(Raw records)
■ ■ ■
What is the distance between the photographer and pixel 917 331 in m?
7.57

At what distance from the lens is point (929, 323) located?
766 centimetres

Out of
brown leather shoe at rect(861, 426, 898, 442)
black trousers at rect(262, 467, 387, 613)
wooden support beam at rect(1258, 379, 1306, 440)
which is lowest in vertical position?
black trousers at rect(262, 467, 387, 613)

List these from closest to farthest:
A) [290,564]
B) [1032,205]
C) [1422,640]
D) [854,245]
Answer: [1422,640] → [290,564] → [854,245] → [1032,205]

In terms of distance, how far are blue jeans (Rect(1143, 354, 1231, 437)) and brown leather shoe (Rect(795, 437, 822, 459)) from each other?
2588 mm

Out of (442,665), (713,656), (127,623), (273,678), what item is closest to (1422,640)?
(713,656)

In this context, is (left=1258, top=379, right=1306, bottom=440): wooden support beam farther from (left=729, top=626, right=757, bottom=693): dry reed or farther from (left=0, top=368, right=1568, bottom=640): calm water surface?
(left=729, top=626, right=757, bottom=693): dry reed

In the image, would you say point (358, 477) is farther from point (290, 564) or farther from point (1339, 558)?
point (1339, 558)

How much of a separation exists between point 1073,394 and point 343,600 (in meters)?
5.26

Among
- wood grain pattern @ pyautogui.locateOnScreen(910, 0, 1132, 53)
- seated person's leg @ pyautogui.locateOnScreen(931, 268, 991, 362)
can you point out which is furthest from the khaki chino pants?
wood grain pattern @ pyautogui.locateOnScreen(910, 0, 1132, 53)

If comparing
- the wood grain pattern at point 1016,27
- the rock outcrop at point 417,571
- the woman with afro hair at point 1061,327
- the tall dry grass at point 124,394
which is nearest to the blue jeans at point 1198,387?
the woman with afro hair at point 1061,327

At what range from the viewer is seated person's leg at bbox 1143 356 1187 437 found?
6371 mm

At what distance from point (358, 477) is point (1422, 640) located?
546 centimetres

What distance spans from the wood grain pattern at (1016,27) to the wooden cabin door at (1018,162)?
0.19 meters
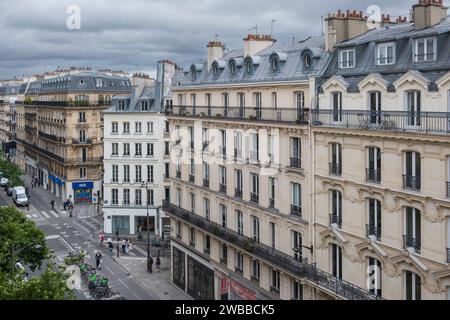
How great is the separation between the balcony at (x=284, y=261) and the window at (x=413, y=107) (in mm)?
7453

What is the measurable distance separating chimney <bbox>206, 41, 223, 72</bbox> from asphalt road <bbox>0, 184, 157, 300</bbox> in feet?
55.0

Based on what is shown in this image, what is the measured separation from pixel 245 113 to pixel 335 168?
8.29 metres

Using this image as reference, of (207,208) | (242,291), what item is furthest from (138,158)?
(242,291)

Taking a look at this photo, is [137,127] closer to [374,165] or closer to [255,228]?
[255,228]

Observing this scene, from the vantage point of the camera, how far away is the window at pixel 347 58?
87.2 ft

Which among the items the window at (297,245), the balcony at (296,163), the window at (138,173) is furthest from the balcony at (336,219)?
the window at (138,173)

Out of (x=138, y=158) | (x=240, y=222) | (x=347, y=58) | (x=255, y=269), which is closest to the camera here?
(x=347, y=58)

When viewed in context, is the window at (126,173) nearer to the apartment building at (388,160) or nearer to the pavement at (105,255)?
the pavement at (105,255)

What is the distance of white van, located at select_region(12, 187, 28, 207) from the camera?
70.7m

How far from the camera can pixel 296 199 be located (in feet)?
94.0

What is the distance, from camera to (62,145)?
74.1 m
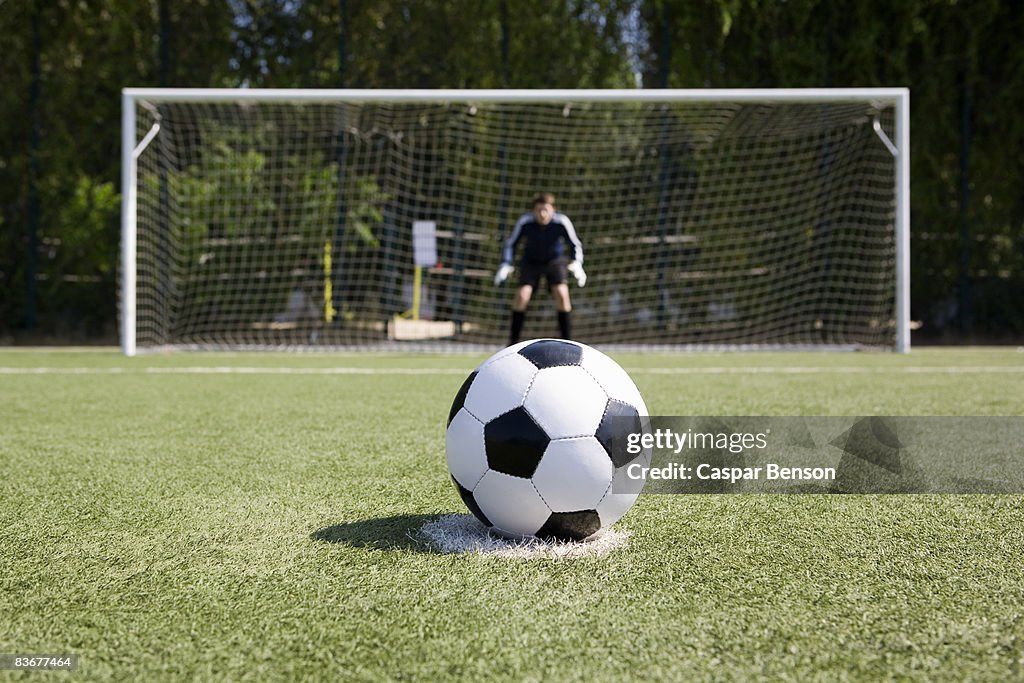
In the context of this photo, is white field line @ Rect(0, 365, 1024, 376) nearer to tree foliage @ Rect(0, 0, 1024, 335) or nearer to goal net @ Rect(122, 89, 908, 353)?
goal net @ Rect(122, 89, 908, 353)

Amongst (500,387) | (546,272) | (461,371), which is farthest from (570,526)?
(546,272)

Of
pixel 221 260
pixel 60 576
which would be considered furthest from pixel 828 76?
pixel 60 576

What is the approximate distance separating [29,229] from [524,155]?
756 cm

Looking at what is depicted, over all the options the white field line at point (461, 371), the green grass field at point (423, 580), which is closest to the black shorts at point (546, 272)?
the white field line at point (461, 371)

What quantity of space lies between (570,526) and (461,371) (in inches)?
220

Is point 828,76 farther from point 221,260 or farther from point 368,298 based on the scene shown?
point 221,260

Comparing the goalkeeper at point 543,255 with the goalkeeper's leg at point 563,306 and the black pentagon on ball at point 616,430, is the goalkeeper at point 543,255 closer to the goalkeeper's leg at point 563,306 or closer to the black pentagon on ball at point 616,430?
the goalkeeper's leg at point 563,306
■ ■ ■
■ **TASK PROMPT**: Show every line of the items above that contains the word "farthest".

■ **EXERCISE RESULT**:
List these from closest to farthest:
Amongst (500,387) | (546,272) | (461,371), which is farthest from (570,526)?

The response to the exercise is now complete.